■ **Stated exercise**
Extract each line in the listing below that contains the string "feet", copying it in full. Treat the match as case-sensitive.

* START *

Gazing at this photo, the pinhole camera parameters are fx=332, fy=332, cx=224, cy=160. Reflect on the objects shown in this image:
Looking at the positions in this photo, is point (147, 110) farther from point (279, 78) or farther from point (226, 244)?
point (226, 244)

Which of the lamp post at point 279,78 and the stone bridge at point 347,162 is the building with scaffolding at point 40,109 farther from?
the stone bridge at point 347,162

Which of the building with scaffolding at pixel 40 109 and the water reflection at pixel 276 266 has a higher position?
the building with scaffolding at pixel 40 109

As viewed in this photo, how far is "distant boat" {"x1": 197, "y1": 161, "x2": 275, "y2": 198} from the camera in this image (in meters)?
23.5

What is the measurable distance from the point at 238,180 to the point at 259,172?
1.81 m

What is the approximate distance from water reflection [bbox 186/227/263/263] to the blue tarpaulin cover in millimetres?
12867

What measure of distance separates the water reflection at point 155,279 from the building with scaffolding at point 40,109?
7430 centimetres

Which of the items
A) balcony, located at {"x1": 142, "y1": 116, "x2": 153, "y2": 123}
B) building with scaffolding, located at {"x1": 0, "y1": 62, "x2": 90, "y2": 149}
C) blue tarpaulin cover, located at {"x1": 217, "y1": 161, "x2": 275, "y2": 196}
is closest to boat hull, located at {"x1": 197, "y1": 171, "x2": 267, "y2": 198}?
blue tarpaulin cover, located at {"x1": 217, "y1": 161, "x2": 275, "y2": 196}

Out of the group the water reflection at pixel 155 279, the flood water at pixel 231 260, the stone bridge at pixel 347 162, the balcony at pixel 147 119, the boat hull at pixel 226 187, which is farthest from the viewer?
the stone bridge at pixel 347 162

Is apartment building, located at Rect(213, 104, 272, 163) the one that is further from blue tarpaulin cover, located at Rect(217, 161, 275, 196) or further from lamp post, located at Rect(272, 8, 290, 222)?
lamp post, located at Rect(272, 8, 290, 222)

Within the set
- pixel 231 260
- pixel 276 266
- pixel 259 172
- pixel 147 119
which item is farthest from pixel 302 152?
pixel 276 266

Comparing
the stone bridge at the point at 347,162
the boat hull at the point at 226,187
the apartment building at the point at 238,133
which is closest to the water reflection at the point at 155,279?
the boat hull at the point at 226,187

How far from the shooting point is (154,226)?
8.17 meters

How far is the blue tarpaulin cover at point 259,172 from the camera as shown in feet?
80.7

* END *
* START *

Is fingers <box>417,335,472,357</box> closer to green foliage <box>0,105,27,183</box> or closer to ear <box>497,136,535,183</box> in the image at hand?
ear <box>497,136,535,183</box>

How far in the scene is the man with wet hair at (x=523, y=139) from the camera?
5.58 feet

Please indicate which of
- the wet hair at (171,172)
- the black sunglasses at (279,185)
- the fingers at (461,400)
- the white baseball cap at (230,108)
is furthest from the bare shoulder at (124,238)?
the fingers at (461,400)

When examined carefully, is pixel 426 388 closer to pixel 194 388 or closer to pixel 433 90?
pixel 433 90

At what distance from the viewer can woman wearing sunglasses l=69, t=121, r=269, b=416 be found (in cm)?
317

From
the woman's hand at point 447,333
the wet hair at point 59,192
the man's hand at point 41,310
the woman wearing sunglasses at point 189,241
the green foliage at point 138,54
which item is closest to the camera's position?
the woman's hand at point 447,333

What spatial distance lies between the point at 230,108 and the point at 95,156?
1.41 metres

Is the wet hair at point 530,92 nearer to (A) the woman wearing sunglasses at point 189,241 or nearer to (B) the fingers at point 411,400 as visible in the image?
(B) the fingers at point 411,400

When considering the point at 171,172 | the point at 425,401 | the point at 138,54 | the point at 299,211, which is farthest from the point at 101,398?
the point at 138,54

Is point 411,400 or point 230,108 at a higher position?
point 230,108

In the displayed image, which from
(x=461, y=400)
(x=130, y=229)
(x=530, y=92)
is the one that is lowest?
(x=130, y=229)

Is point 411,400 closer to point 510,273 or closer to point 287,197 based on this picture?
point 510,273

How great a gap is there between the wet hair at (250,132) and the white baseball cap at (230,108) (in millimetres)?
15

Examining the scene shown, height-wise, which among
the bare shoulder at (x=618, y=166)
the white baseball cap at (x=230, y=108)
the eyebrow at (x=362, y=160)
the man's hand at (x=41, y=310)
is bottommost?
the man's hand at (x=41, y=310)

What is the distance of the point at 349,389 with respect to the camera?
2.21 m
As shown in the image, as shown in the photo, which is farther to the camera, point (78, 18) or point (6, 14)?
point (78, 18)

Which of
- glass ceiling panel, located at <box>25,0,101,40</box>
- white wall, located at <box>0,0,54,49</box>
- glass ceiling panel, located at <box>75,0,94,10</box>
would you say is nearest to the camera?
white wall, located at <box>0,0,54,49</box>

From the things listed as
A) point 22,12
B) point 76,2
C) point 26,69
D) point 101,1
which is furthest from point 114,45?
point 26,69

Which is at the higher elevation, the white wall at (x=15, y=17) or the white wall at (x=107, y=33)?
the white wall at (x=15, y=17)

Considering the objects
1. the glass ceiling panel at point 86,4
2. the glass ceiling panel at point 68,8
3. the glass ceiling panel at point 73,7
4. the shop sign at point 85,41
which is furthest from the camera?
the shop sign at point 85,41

* END *

■ **Exercise response**
How far is the blue tarpaulin cover at point 259,172 from the camera as shown in feet?
5.58 feet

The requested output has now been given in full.